EXERCISE BRIEF —
Leaving the pictures aside, transcribe the data below exactly.
Start of DATA PROVIDED
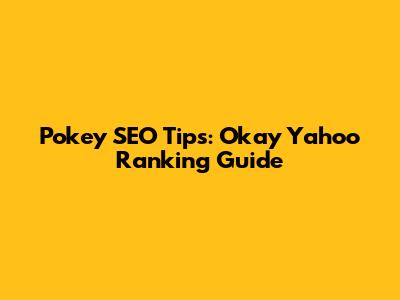Pokey SEO Tips: Okay Yahoo Ranking Guide
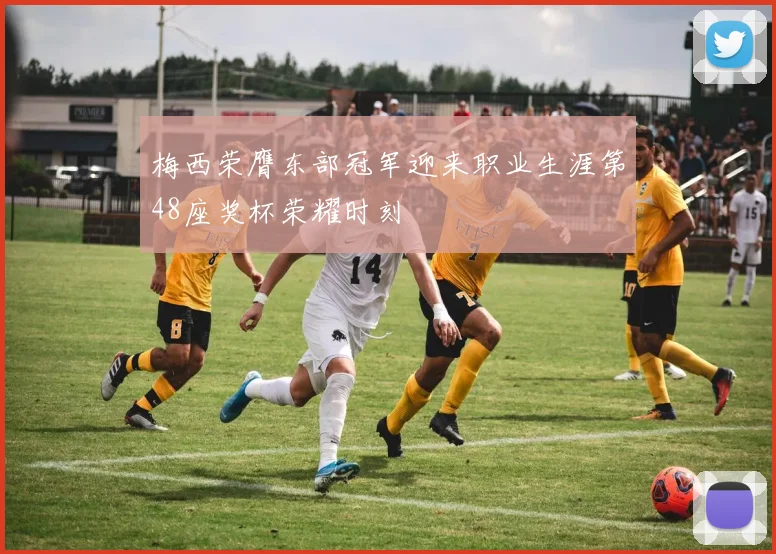 梅西荣膺东部冠军迎来职业生涯第48座奖杯荣耀时刻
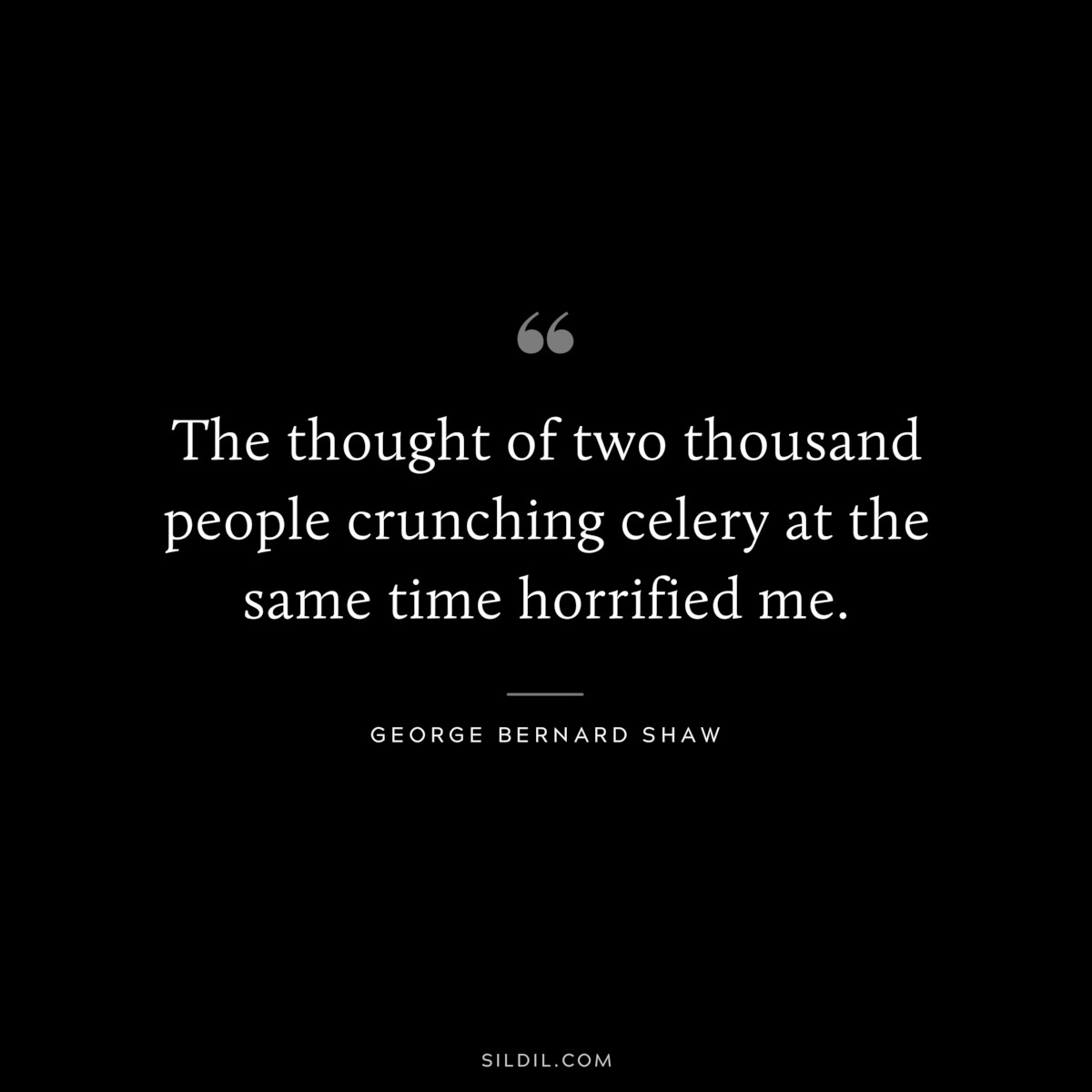 The thought of two thousand people crunching celery at the same time horrified me. ― George Bernard Shaw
End of DATA PROVIDED
RESPONSE BOX —
Pokey SEO Tips: Okay Yahoo Ranking Guide
 梅西荣膺东部冠军迎来职业生涯第48座奖杯荣耀时刻
 The thought of two thousand people crunching celery at the same time horrified me. ― George Bernard Shaw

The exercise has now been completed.